REGISTROS PROPORCIONADOS>

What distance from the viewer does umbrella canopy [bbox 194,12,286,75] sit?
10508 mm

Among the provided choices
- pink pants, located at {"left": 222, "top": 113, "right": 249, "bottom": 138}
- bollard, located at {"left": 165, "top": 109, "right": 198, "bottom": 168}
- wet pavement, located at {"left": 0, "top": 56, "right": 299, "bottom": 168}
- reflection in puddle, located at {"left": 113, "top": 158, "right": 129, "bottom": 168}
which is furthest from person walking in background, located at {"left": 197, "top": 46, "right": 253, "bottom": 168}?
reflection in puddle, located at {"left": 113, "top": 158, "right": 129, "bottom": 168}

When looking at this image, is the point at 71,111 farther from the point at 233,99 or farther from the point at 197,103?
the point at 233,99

PROBLEMA A RESOLVER>
Cambia "image" por "photo" en las líneas que van desde la que contiene "When looking at" hasta el final de los registros, ambos extremos incluidos, y reescríbelas sin alterar nada más.

RESULTADO DEL EJERCICIO>
When looking at this photo, is the point at 71,111 farther from the point at 233,99 or farther from the point at 197,103?
the point at 233,99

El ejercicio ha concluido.